**WHAT NEEDS TO BE DONE:**
Find each line in the listing below that contains the word "this", and copy those lines out in full.

**SUPPLIED ENTRIES:**
* Start *
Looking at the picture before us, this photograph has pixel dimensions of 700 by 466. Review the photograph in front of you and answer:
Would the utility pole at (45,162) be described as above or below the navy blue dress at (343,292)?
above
* End *
* Start *
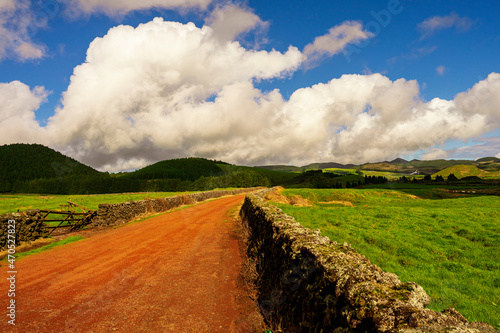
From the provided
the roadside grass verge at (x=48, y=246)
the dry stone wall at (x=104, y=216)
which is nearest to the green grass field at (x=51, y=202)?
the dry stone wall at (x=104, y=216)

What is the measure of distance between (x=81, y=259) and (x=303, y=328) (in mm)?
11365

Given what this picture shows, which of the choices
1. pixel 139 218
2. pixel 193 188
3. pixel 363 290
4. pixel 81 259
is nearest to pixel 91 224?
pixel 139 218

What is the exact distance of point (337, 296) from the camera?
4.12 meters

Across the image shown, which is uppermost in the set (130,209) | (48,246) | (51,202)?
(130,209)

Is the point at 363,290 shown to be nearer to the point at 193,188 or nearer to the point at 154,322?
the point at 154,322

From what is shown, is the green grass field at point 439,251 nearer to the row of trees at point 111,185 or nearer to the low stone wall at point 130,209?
* End *
**EXPECTED ANSWER:**
Looking at the picture before us, this photograph has pixel dimensions of 700 by 466. Review the photograph in front of you and answer:
Given what this picture shows, which of the choices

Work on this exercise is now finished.